Speech-to-Phrase brings voice home - Voice chapter 9

Welcome to Voice chapter 9 🎉 part of our long-running series following the development of open voice.

We’re still pumped from the launch of the Home Assistant Voice Preview Edition at the end of December. It sold out 23 minutes into our announcement - wow! We’ve been working hard to keep it in stock at all our distributors.

Today, we have a lot of cool stuff to improve your experience with Voice PE or any other Assist satellite you’re using. This includes fully local and offline voice control that can be powered by nearly any Home Assistant system.

Dragon NaturallySpeaking was a popular speech recognition program introduced in 1997. To run this software you needed at least a 133 MHz Pentium processor, 32 MB of RAM, and Windows 95 or later. Nearly thirty years later, Speech-to-Text is much better, but needs orders of magnitude more resources.

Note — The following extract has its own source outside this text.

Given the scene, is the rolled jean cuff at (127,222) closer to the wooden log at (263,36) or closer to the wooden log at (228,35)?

Incredible technologies are being developed in speech processing, but it’s currently unrealistic for a device that costs less than $100 to take real advantage of them. It’s possible, of course, but running the previously recommended Speech-to-Text tool, Whisper, on a Raspberry Pi 4 takes at least 5 seconds to turn your speech into text, with varying levels of success. This is why we ended up recommending at least an Intel N100 to run your voice assistant fully locally. That stung. Our opt-in analytics shows over 50% of the Home Assistant OS users are running their homes on affordable, low-powered machines like the Home Assistant Green or a Raspberry Pi.

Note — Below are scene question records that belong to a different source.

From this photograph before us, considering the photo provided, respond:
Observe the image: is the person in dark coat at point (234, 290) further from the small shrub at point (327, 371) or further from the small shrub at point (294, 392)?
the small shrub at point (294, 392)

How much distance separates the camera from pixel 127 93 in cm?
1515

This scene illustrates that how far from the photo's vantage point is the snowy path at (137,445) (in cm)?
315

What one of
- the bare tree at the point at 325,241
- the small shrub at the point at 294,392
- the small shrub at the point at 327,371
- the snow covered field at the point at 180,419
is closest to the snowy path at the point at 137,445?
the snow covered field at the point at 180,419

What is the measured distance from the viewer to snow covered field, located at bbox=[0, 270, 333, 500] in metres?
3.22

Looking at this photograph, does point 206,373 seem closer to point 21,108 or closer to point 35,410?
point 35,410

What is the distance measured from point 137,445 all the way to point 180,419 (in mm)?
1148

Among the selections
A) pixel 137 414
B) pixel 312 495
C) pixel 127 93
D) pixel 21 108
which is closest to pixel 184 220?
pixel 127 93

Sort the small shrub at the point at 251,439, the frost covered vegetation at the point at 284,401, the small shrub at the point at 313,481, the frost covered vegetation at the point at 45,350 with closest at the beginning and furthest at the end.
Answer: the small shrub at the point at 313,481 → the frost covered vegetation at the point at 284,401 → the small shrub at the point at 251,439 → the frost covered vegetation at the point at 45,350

What’s more, advancing the development of Whisper is largely in the hands of OpenAI, as we don’t have the resources required to add languages to that tool. We could add every possible language to Home Assistant, but if any single part of our voice pipeline lacks language support, it renders voice unusable for that language. As a result, many widely spoken languages were unsupported for local voice control.

This left many users unable to use voice to control their smart home without purchasing extra hardware or services. We’re changing this today with the launch of a key new piece of our voice pipeline.

Voice for the masses

Speech-to-Phrase is based on old, almost ancient, voice technology by today’s standards. Instead of the ability to transcribe virtually any speech into text, it is limited to a set of pre-trained phrases. Speech-to-Phrase will automatically generate the phrases and fine-tune a model based on the devices, areas, and sentence triggers in your Home Assistant server - 100% locally and offline.

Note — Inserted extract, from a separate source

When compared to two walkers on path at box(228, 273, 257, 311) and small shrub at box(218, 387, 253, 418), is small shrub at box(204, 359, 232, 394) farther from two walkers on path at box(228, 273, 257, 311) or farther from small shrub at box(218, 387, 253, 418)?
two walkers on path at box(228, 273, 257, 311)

The result: speech transcribed in under a second on a Home Assistant Green or Raspberry Pi 4. The Raspberry Pi 5 processes commands seven times faster, clocking in at 150 milliseconds per command!

With great speed comes some limitations. Speech-to-Phrase only supports a subset of Assist’s voice commands, and more open-ended things like shopping lists, naming a timer, and broadcasts are not usable out of the box. Really any commands that can accept random words (wildcards) will not work. For the same reasons, Speech-to-Phrase is intended for home control only and not LLMs.

The most important home control commands are supported, including turning lights on and off, changing brightness and color, getting the weather, setting timers, and controlling media players. Custom sentences can also be added to trigger things not covered by the current commands, and we expect the community will come up with some clever new ways to use this tech.

All you need to get started with voice

Speech-to-Phrase is launching with support for English, French, German, Dutch, Spanish, and Italian - covering nearly 70% of Home Assistant users. Nice. Unlike the local Speech-to-Text tools currently available, adding languages to Speech-to-Phrase is much easier. This means many more languages will be available in future releases, and we would love your help adding them!

We’re working on updating the Voice wizard to include Speech-to-Phrase. Until then, you need to install the add-on manually:

Building an Open Voice Ecosystem

When we launched Home Assistant Voice Preview Edition, we didn’t just launch a product; we kickstarted an ecosystem. We did this by open-sourcing all parts and ensuring that the voice experience built into Home Assistant is not tied to a single product. Any voice assistant built for the Open Home ecosystem can take advantage of all this work. Even your DIY ones!

With ESPHome 2025.2, which we’re releasing next week, any ESPHome-based voice assistant will support making broadcasts (more on that below), and they will also be able to use our new voice wizard to ensure new users have everything they need to get started.

This will include updates for the $13 Atom Echo and ESP32-S3-Box-3 devices that we used for development during the Year of the Voice!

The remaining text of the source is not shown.